:: Teks Bacaan ::

————

JAKARTA – Terbongkarnya kasus tindak pidana korupsi penempatan dana iklan di PT Bank Pembangunan Daerah Jawa Barat dan Banten Tbk (Bank BJB) menjadi pintu masuk untuk menyidik kasus serupa di sejumlah BUMD atau BUMN lainnya.
Dalam kasus korupsi pengadaan iklan di Bank BJB, KPK menyebut potensi kerugian negara mencapai Rp222 miliar. Uang itu digunakan untuk memenuhi dana non bujeter.
Plh Direktur Penyidikan KPK Budi Sokmo Wibowo, di Gedung Merah Putih KPK, Jakarta, Kamis (13/3/2025), menyebut bahwa anggaran untuk iklan itu awalnya Rp 409 miliar. Namun hanya sekitar Rp100 miliar yang direalisasikan.
Secara akumulatif, modus korupsi Bank BJB adalah menggelembungkan anggaran dan belanja iklan senilai Rp801 miliar yang merugikan keuangan bank tersebut.
Direktur Eksekutif Center of Energy and Resources Indonesia (CERI) Yusri Usman mengatakan peristiwa yang terjadi di Bank BJB bisa juga dialami BUMN yang jauh lebih besar, misalnya PT Pertamina (Persero).
Pasalnya, selama ini penggunaan dana iklan oleh Pertamina kerap lolos dari pantauan publik, terutama aparat penegak hukum. “Kasus serupa bisa juga diduga terjadi untuk dana iklan Pertamina. Dana iklan Pertamina mesti diaudit oleh Badan Pemeriksa Keuangan (BPK),” kata Yusri kepada media, Jumat (14/3/2025).

————

:: Data yang Diberikan ::
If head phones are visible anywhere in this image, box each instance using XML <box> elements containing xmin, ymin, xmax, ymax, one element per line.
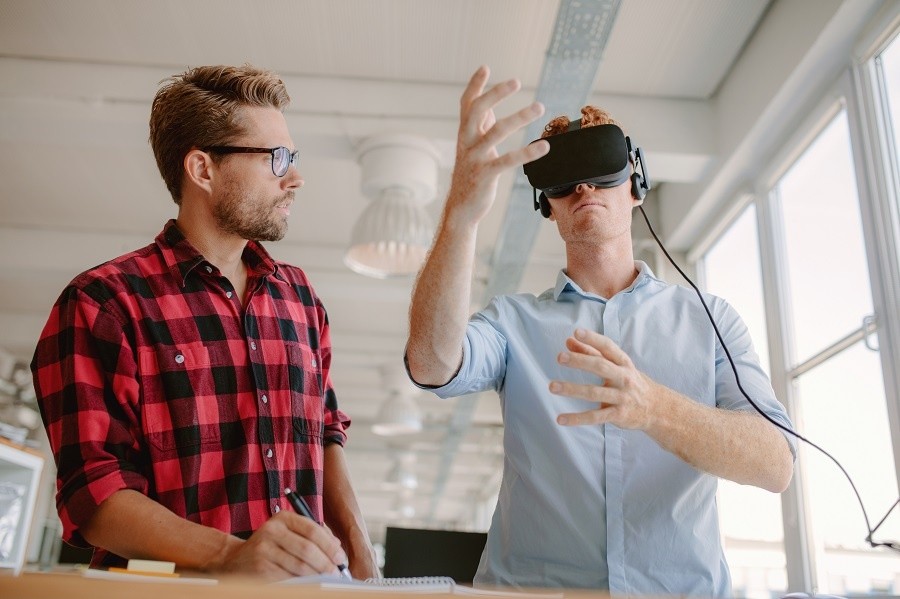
<box><xmin>533</xmin><ymin>147</ymin><xmax>652</xmax><ymax>218</ymax></box>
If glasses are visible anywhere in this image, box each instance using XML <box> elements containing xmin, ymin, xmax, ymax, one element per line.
<box><xmin>199</xmin><ymin>145</ymin><xmax>299</xmax><ymax>177</ymax></box>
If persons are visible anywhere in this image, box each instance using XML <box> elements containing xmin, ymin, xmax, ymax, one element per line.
<box><xmin>403</xmin><ymin>66</ymin><xmax>798</xmax><ymax>598</ymax></box>
<box><xmin>29</xmin><ymin>65</ymin><xmax>382</xmax><ymax>583</ymax></box>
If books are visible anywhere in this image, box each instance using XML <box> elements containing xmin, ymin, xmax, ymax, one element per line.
<box><xmin>277</xmin><ymin>574</ymin><xmax>464</xmax><ymax>594</ymax></box>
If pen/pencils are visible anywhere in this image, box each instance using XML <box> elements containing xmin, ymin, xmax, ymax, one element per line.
<box><xmin>283</xmin><ymin>488</ymin><xmax>353</xmax><ymax>581</ymax></box>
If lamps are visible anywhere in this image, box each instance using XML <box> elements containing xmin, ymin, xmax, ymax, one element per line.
<box><xmin>343</xmin><ymin>140</ymin><xmax>446</xmax><ymax>275</ymax></box>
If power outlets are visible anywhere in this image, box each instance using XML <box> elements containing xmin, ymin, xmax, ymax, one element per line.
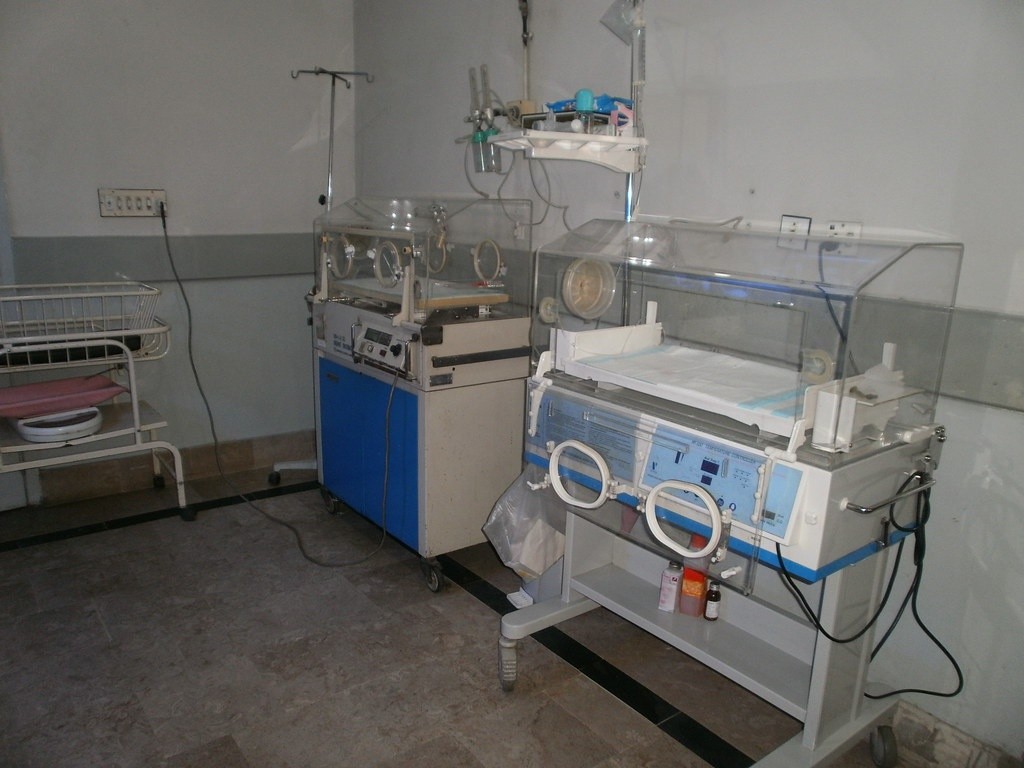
<box><xmin>825</xmin><ymin>222</ymin><xmax>864</xmax><ymax>256</ymax></box>
<box><xmin>99</xmin><ymin>189</ymin><xmax>168</xmax><ymax>218</ymax></box>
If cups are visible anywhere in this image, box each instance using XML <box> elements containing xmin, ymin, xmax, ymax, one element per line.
<box><xmin>574</xmin><ymin>89</ymin><xmax>594</xmax><ymax>112</ymax></box>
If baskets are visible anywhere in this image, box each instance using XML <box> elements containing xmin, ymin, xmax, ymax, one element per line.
<box><xmin>0</xmin><ymin>281</ymin><xmax>161</xmax><ymax>370</ymax></box>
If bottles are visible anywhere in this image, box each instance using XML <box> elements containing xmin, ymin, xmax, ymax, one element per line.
<box><xmin>704</xmin><ymin>581</ymin><xmax>721</xmax><ymax>621</ymax></box>
<box><xmin>658</xmin><ymin>560</ymin><xmax>683</xmax><ymax>612</ymax></box>
<box><xmin>678</xmin><ymin>533</ymin><xmax>711</xmax><ymax>616</ymax></box>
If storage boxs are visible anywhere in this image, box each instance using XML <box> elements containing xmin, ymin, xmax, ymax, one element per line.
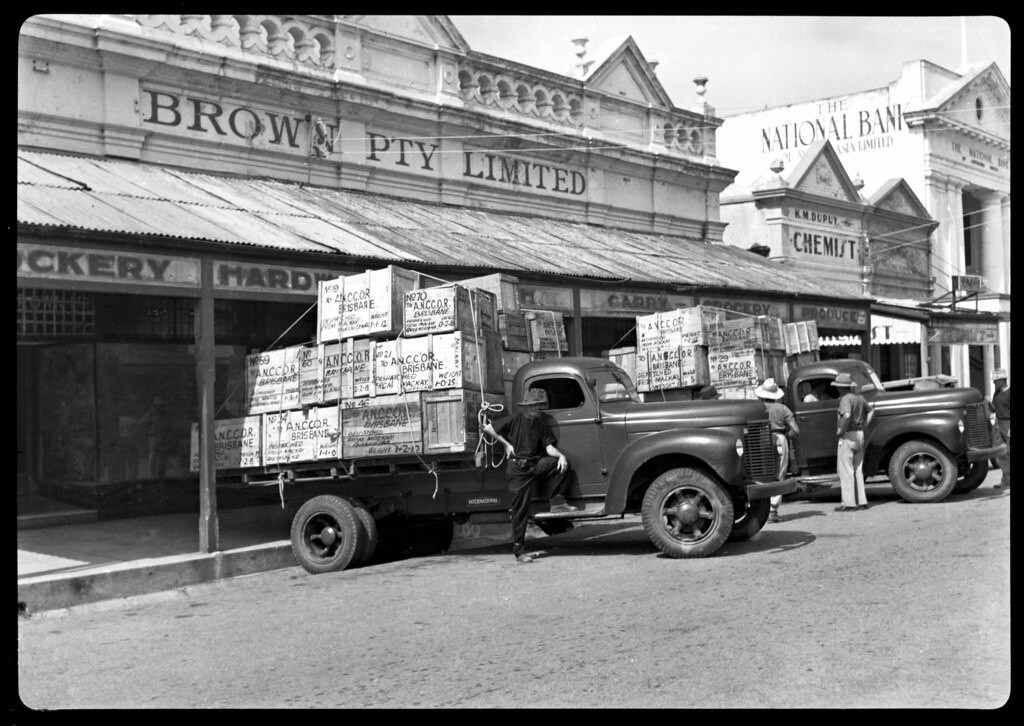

————

:: Petunjuk Latihan ::
Lanjutkan artikel tentang kasus korupsi dana iklan Bank BJB dari kalimat terakhirnya. Materi tersebut berdiri sendiri dan terpisah dari artikel.

:: Hasil Latihan ::
Menurut dia, dana iklan Bank BJB tidak seberapa yang harus dikeluarkan per tahunnya jika dibandingkan dengan Pertamina, .Sebagai BUMN kelas wahid, Yusri mengatakan, Pertamina sangat memerlukan iklan atau publikasi yang berkaitan dengan citra positif perusahaan.
“Saya dengar dana iklan atau promosi Pertamina itu nilainya ratusan miliar juga, mungkin jika digabung dengan subholding bisa triliunan rupiah. Coba saja BPK audit keuangan dana iklan atau promosi Pertamina yang berada di bawah koordinasi sekretaris perusahaan atau tim corporate communication,” ujarnya.
Bahkan, lanjut Yusri, dia mendengar kabar ketika Pertamina diguncang kasus korupsi di subholding, tim komunikasi Pertamina langsung bergerak untuk coba ‘mengeliminir’ kasus tersebut. “Pertamina konon sempat mengumpulkan dan melakukan pertemuan dengan sejumlah pemimpin redaksi dikoordinir oleh VP Corporate Communication Fadjar Djoko Santoso,” ungkapnya.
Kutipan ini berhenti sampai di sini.